Покидали кухню все с неприятным осадком и с нехорошими мыслями… Первый шаг Анны Михайловны в развёрнутой кампании против горбуна был сделан. Голова ее кружилась от избытка идей: «Нужно воровать потихоньку у всех с кухни — крупу, лук, муку, сахар, все подряд… И валить на его подругу, потому что на него сразу, может, и не подумают. Мол, приводит днем ее, когда нет никого, и она тут командует. Ножи, вилки чужие к нему в стол на кухне надо подбросить… Чайник чей-нибудь сжечь, как будто горбатые пользовались да забыли с плиты снять, душ оставить грязным, в туалете напачкать. Короче, гадить, гадить и гадить».

Анна Михайловна потирала руки и хвалила умную башку свою, называя ее даже ленинской – высшая похвала ее, чьего либо интеллекта, чаще своего собственного. Ведь столько стоящих мыслей за одно утро! Она ходила возбужденная по комнате: взад и вперед, почесывая голову под повязкой, забыв совершенно про ее не­надобность.
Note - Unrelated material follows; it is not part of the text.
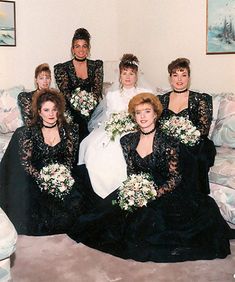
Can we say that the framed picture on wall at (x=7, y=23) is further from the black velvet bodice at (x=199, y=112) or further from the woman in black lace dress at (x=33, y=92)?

По расчетам Анны Михайловны, после ее атак, горбун должен сдаться довольно скоро.

Чего только она не предпринимала: ставила в его кухонный стол свои пустые бутылки из-под водки, а затем показывала их соседям. Мол, пьет с подругой, а то, что вечером трезвый, так за день можно десять раз проспаться. В дежурство горбуна, после его уборки, наводила грязь перед приходом соседей с работы. Заваливала ведро мусором. И люди видели, что убираться их соседу стало в тягость. Рассказывала, как эта не существующая в природе горбатая подружка уже чувствует себя здесь хозяйкой и говорит, что скоро они распишутся и тогда она переедет сюда, у них ей видите ли понравилось.

Когда стали пропадать продукты с кухни и стеклотара, Анна Михайловна подсказала, что водка-то подорожала и, видно, им уже на неё хватает. Но «не пойман — не вор».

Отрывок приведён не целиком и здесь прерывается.